あと数日で「ラインの黄金」は本番を迎える。つまり、一年かけてさらってきた曲とのお付き合いも終わるということだ。
8月に入ってからはソリストの方々も練習に加わるようになり、楽曲の世界がぐんとリアルにせまってくるようになった。見た目も声も素晴らしい方が多く、登場人物のイメージを遥かに上回ること甚だしい。醜いはずのドワーフやずる賢く立ちまわる半神までもがイケメン&イケボイスで、本来はヒドい神々たちの欲望にまみれた物語のはずが、豪華キャストによる目と耳の保養大会になってしまうありさま(大いに誉めてます)。
おかげで、あらかじめ台本の対訳を読んでイメージしていた「ラインの黄金」ひいては「ニーベルングの指輪」の世界が様相を変え、もう一度意味を考え直してみなくては、と思うようになってしまった。
以下、長文なので折りたたみ。
「指輪」の基本となる流れは二つ。ひとつは、ラインの黄金から作られた権力の「指輪」が神々の世界の崩落を招き、最終的には火と水によって浄化されるという出来事の流れで、もう一つは、愛と呪いをめぐる流れ。後者については長くなるが、だいたい以下のとおり。
まず、ニーベルング族のアルベリヒがラインの黄金を強奪し、愛を断念することで権力をもたらすという指輪の作成に成功する。そして、ニーベルング族を支配し財宝をためこむ。そこへヴァルハラ城の建築費用を求めて神々の王ヴォータンとローゲが現れ、アルベリヒを騙して財宝を身ぐるみ奪い取る。もちろん指輪も。理不尽な思いにかられたアルベリヒはすかさず指輪に呪いをかけ、それ以降、指輪の持ち主には必ず不幸がふりかかるようになった。愛と権力の対比、愛の拒絶から呪いが生まれるところまでが「ラインの黄金」。
続く「ワルキューレ」「ジークフリート」「神々の黄昏」では、指輪の呪いが世代を超えて発揮されてゆくさまが描かれている。不安にかられたヴォータンが何をしたかというと、まず、智の女神エルダとの間に9人の子どもをもうけ、ヴァルハラ城の守りを固めさせる。これがあの有名なワルキューレ。さらに人間の女性の間に双子の子供達をもうけるが、この双子、ジークムントとジークリンデは生まれてすぐに引き離されて育ったにもかかわらず、偶然による再会ののち、たちまち道ならぬ恋に堕ちて命を失う。さらに彼らの忘れ形見、ジークフリート(ヴォータンの孫)とワルキューレの一人、ブリュンヒルデ(ヴォータンの娘だが、父の言いつけにそむいてジークムントたちに味方したため、山の上に幽閉されてしまう)との間に運命的な愛が生まれるが、呪いがかかっているとは知らずに指輪を得たジークフリートには悲劇的な死が訪れる。ことごとく愛を破壊する指輪=アルベリヒの呪いが活躍するのはここまでだ。

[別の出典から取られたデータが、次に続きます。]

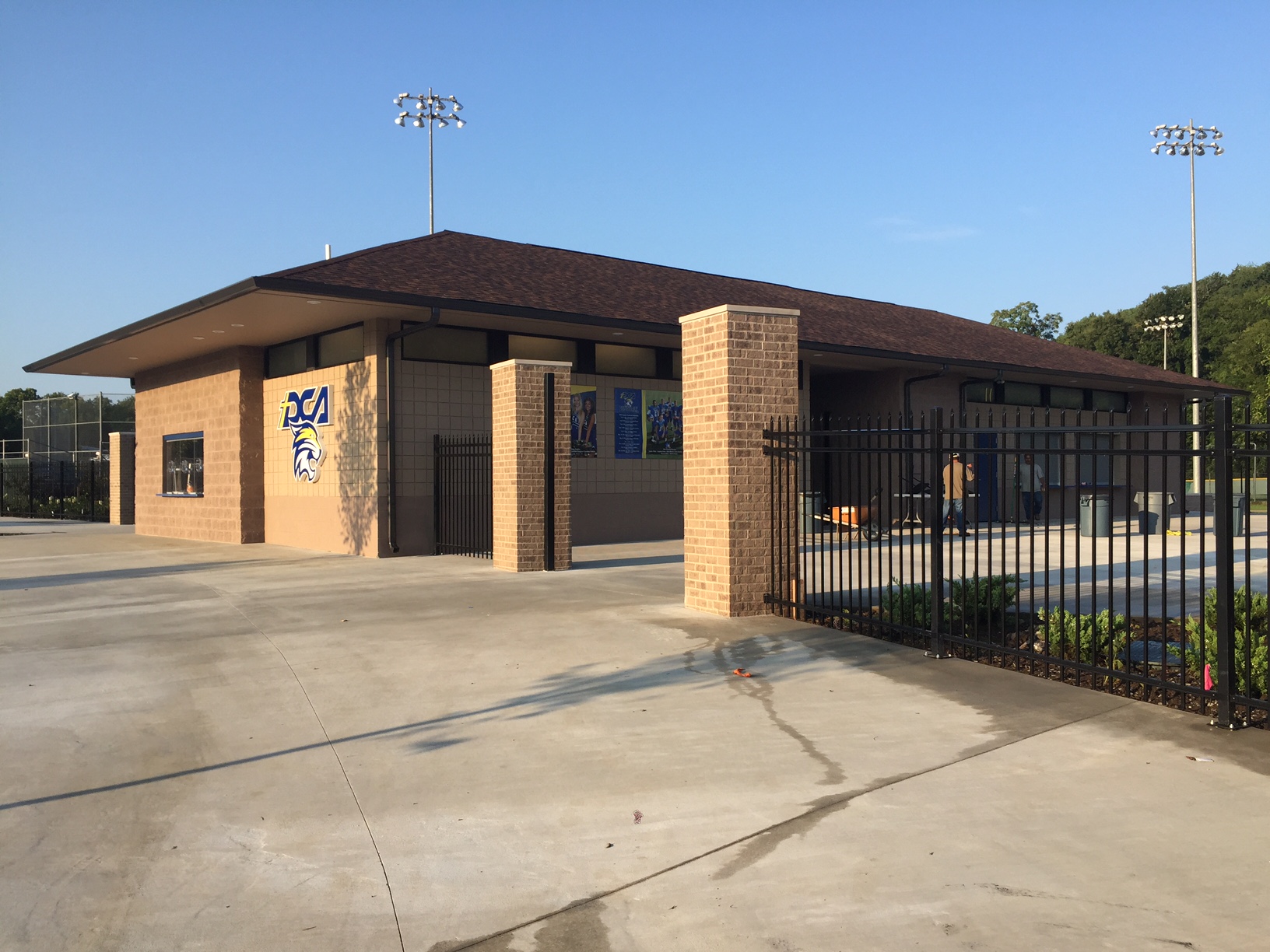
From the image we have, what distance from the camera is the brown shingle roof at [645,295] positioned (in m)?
17.6

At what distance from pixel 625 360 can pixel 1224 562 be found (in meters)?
16.3

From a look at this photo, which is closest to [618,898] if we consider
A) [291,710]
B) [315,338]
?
[291,710]

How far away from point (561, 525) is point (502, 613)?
185 inches

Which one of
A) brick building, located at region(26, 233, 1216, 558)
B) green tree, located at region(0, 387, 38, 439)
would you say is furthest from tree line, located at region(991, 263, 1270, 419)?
green tree, located at region(0, 387, 38, 439)

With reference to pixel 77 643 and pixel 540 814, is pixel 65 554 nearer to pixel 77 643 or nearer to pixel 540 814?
pixel 77 643

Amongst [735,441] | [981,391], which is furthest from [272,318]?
[981,391]

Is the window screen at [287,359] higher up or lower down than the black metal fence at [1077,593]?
higher up

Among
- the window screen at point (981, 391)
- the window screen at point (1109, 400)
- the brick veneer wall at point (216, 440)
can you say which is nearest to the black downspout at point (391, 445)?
the brick veneer wall at point (216, 440)

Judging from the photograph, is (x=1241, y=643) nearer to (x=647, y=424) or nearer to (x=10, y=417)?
(x=647, y=424)

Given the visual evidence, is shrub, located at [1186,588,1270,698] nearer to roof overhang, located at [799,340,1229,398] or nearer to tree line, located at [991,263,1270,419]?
roof overhang, located at [799,340,1229,398]

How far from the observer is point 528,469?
1477cm

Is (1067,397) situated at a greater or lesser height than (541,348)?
lesser

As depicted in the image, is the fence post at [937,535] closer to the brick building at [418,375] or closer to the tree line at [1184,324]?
the brick building at [418,375]

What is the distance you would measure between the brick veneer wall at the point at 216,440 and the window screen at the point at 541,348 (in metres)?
6.02
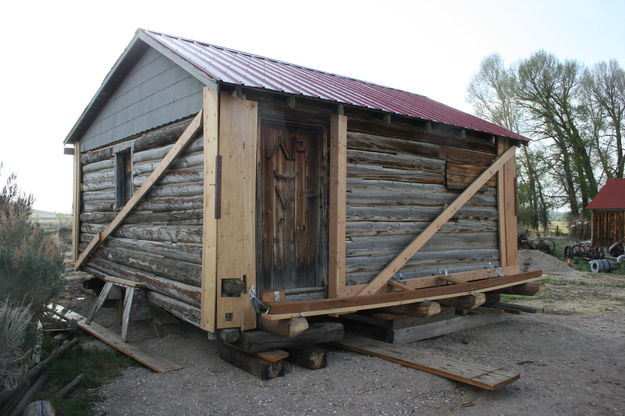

すべての原因が神々の世界にあることを悟ったブリュンヒルデは、愛するジークフリートを弔うと同時に、神々の世界を弔うために自ら火に飛びこんだ。神々の世界は炎上し、指輪は呪いが解かれ、洪水を起こしたライン川に還る。最後は再生の希望を残して物語は終わるのだが、ブリュンヒルデひとりの力で世界が再生したわけではない。
世界を焼きつくす火、その後ろには火の神ローゲがいる。ヴォータンの怒りに触れて山頂に閉じ込められたブリュンヒルデを取り囲んでいたのは、ローゲが生成した魔法の火だ。ブリュンヒルデを閉じ込めておくだけでなく、臆病な男性を寄せ付けないためのフィルター機能がついた炎。この炎が、最初からジークフリートだけを通すように操られていたとしてもおかしくない。
実は、「ラインの黄金」の中で、ローゲの出自がちらりと触れられている。もともとは地下に住むニーベルング族の仲間だったらしい。アルベリヒとはいとこ同士だという台詞が出てくる。それが、いろいろあって神々の側に引きこまれ「半神」として神性を与えられたようなのだ。しかし、その力はヒモ付きで、神々に逆らうことはできない。ラインの乙女たちに「お願い、指輪を取り戻してちょうだい」と懇願されて「まかせときな」と返事をしたものの、ヴォータンが相手では、なかなか事は簡単には運ばない。実際、何度かけあってもするりするりとかわされる。また、城の建築費用をめぐる、あまりにもえげつないやり取りについにキレて「ラインの黄金」の最後では、こんなアホな神々につきあっていられるかとぼやく。そうして、再び炎となって彼らを焼きつくす計画を立てるのだ。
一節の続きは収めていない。